Hello all, this is the first time I've posted to this forum, however I've been reading it for a while. Actually, what prompted me to post was the torrent of misinformation from mr. army_guy.
1. the itaniums are server class processors, not workstation class processors. mark that the xeon is intel's workstation class, and pentium is the consumer class. the g5 is a more general workstation/server processor. it works well for both tasks.
2. the itanium was intel's failure, and came out far before both apple's and amd's 64bit implimentation. it's way overpriced and underpowered. the itanium 2 is decent and competes with the amd's opterons and the g5, although the opterons usually have the advantage. the g5 and opteron also support 32bit execution, where the itaniums do not. the intel and amd platforms, however, do scale up farther in number of processors. However, a dual processor system (intel, amd, or apple) makes a respectable server, cluster node, or workstation.
3. unless you are doing development, games have nothing to do with a workstation. even then you have test systems which match the spec of your customers, i.e. consumer-class computers. for instance, one can spend 10k on a decent rendering system for a workstation which would do very poorly with 3d games. the requirements are totally different, with games placing a high priority on a short (real-time) rendering pipeline.

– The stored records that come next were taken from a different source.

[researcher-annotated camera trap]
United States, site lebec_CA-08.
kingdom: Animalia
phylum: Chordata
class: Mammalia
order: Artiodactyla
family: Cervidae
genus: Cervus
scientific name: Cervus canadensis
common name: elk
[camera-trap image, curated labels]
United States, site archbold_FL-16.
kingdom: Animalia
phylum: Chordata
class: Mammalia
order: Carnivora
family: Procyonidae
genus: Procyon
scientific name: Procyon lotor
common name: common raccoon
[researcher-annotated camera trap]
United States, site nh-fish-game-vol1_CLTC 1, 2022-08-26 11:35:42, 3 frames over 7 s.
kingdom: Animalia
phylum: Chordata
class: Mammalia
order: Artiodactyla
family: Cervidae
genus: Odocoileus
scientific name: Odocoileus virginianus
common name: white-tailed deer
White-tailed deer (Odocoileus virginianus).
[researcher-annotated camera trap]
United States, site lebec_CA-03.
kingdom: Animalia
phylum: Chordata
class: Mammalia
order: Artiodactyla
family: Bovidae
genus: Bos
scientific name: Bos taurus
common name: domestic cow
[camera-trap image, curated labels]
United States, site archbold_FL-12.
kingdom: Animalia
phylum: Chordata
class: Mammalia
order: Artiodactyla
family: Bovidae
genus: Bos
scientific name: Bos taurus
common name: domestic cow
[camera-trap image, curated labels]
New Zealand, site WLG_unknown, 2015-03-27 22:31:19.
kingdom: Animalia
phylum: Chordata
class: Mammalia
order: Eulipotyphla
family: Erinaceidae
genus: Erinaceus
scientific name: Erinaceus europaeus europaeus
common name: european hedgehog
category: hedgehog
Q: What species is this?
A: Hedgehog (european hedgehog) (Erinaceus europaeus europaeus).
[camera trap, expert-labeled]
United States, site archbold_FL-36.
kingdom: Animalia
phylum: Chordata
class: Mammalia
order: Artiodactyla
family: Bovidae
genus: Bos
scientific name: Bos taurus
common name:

It's fine to say these systems do not meet your needs as a consumer or a professional, but please refrain from distorting the discussion with semi-facts/definitions.
Also, cray uses supercooling to bring the conductors to a superconductive state, thereby exponentially increasing the efficiency. pcs stay well away from that, and it has nothing to do with watercooling, except that one can usually have a much larger radiator than heatsink.
Back to topic, though... The facts about the heat disipation of the 970fx are sort of muddled. All of this is news to me, so by reading this thread and a couple others, it just looks like there's a small chance the processor will make it into a powerbook in a week.
Just wondering, though... Surely there has to be a ton of people out there in the manufacturing plants, and droves of hardware testers who would know of the immediate release of a powerbook g5. I mean, it's not a small task. Wouldn't it have been leaked that they are on the way?
And surely they wouldn't be shipping to stores already, right (referring to the price changes of the powerbooks in stores)? Usually apple announces a new product is ready to ship and then it actually ships at least a month later.
I was looking at a history of apple releases and it showed something like an 8 month period between the announcement of the g4 (or maybe it was the g3) powerbook and the actual finished product.
But my question is, how do we usually get the rumor info? Is it usually from the hardware plant, or the shipping agency, or from a dev guy, or a tester, or what?
I'm just wondering, 'cause it seems to me like there should be a lot more noise if it's a powerbook g5 release.